El hecho real debe preocuparnos porque estamos llegando a un proceso electoral sin que le preceda una eficaz estrategia de combate y acotamiento de los grupos criminales. El equivocado mensaje de «abrazos y no balazos» lanzado a los delincuentes desde el inicio del sexenio, que se vio reforzado con la liberación de Ovidio Guzmán y el saludo presidencial comedido a la madre del «Chapo», ha posicionado a la delincuencia como una entidad cuasi tolerada.
Los pobrísimos resultados observados en materia de seguridad en lo que va del sexenio contrastan de manera lógica con la expansión de estos grupos por las regiones clave de la república mexicana.

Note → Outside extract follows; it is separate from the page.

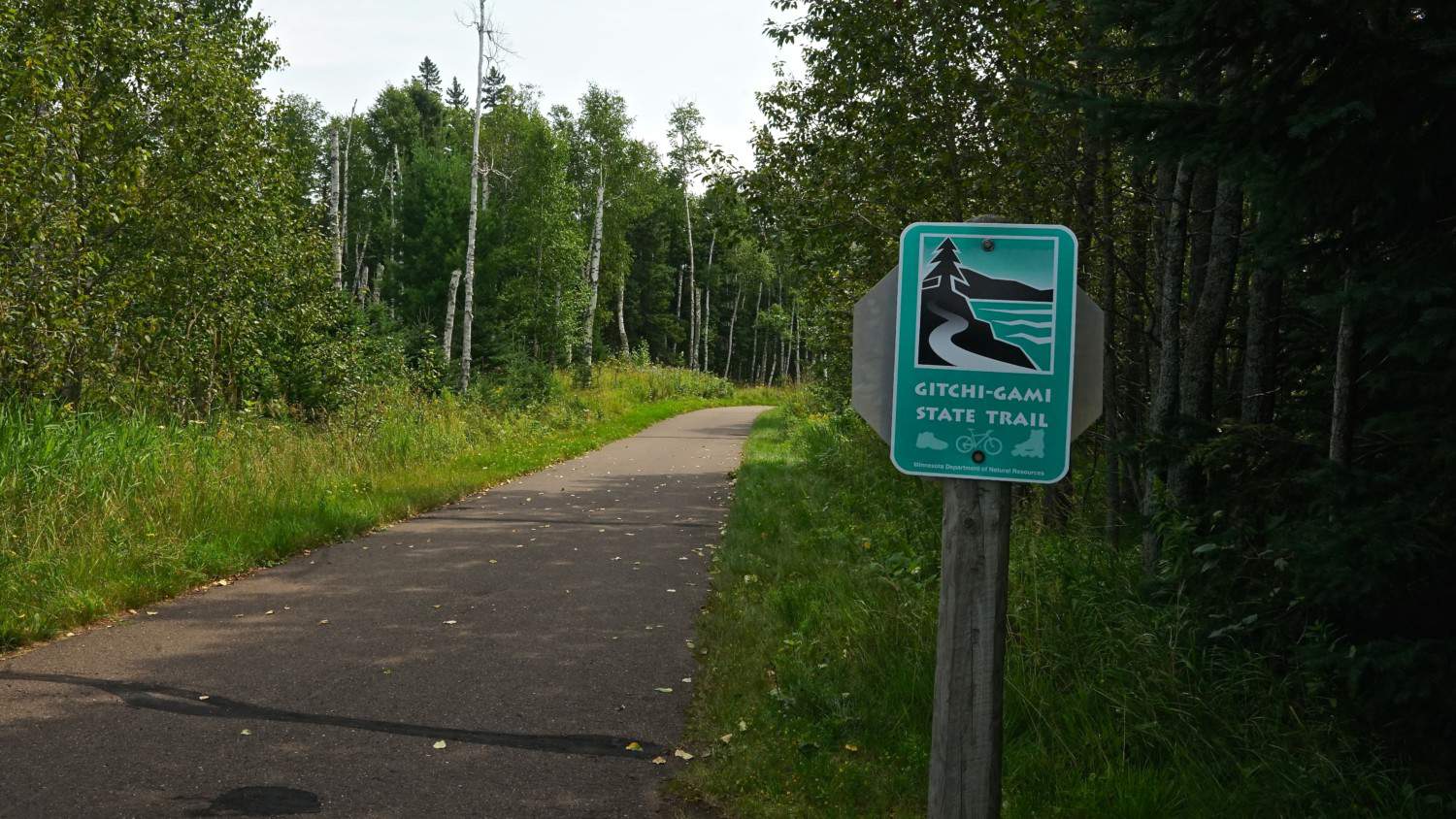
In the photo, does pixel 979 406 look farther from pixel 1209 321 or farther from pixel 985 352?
pixel 1209 321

Imposible no pensar en que esa
presencia territorial, que han adquirido literalmente a sangre y fuego, no se traduzca también en control político a través de una embestida para capturar candidaturas y en su momento votantes.
El llamado presidencial no debiera ser tanto a los ciudadanos, quienes pocos instrumentos tenemos a la mano para verificar la presencia criminal en los procesos locales. Debiera más bien convocarse a todos los actores políticos y a las instituciones federales y estatales para acordar una estrategia precisa para cerrarle el paso a las pretensiones criminales.

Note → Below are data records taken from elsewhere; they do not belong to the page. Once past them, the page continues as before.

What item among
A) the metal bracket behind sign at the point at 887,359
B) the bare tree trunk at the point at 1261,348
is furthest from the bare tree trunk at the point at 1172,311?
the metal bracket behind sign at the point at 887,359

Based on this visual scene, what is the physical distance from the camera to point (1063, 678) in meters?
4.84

La presidencia, para bien de todos los mexicanos debiera, al menos por una vez, abandonar la arrogancia que le ha caracterizado para impulsar con las instituciones y partidos ─en el ámbito de su competencia constitucional─ los esfuerzos para lograr una elección limpia. A nadie conviene, suponemos que menos al presidente, que la elección sea trampolín para consolidar narco políticos y para quebrantar la gobernabilidad.

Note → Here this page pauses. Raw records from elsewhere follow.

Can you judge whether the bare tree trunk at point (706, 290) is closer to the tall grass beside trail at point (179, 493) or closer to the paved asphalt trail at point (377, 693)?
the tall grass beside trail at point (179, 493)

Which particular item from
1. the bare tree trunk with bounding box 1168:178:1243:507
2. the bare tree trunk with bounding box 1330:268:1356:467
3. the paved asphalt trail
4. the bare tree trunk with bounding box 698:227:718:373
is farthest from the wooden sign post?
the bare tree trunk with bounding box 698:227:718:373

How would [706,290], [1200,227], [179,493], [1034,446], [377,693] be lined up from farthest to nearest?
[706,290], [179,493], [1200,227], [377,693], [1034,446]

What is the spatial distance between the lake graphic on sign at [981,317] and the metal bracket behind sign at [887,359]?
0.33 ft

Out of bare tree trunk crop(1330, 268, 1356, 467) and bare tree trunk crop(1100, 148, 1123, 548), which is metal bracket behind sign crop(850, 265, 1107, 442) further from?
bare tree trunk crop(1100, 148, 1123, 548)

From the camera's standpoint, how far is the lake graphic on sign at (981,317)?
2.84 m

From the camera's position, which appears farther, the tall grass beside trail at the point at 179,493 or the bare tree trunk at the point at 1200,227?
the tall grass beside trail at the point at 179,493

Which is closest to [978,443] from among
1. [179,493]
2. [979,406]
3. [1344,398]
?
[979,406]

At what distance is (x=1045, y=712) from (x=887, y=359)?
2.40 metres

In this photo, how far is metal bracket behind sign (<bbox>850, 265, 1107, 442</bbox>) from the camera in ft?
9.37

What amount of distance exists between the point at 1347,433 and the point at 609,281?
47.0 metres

El llamado hecho a los gobernadores para una elección democrática es incompleto si no se destaca la influencia del crimen como uno de los mayores riesgos del proceso electoral y frente al cual se debe cerrar filas.
Si de este fenómeno tomó nota el presidente en Zacatecas es seguro que lo mismo está ocurriendo en Tamaulipas, Sinaloa, Jalisco, Michoacán, Guerrero, etc. No podemos ser ingenuos y creer, por ejemplo, que la delincuencia tiene las manos amarradas en Michoacán y no está operando electoralmente ahora mismo en los municipios y distritos en donde ha dejado sentir su repudiable presencia.
Aún se está muy a tiempo para organizar una estrategia anti narco elecciones. Aspirantes y candidatos a todos los puestos de elección, y de todos los partidos,
deben ser puestos bajo la lupa, incluso debiera interrogárseles sobre posibles contactos que el crimen haya tenido con ellos. Todos los aspirante debieran ser conminados, bajo un esquema de protección, a denunciar los eventos con los que se les pretendiere cooptar.
Michoacán ha vivido años amargos por la subordinación de políticos y de instituciones de gobierno al crimen. Es una historia dolorosa y abominable que no debemos repetir. El sufrimiento de las poblaciones es terrorífico. Es una historia que no debe volver a vivirse en ningún estado de la república.
Por eso el presidente, las instituciones electorales, las de seguridad y los partidos políticos tienen el deber ─ese sí muy patriota─ de sentarse a acordar las medidas para que el proceso electoral esté libre de criminales.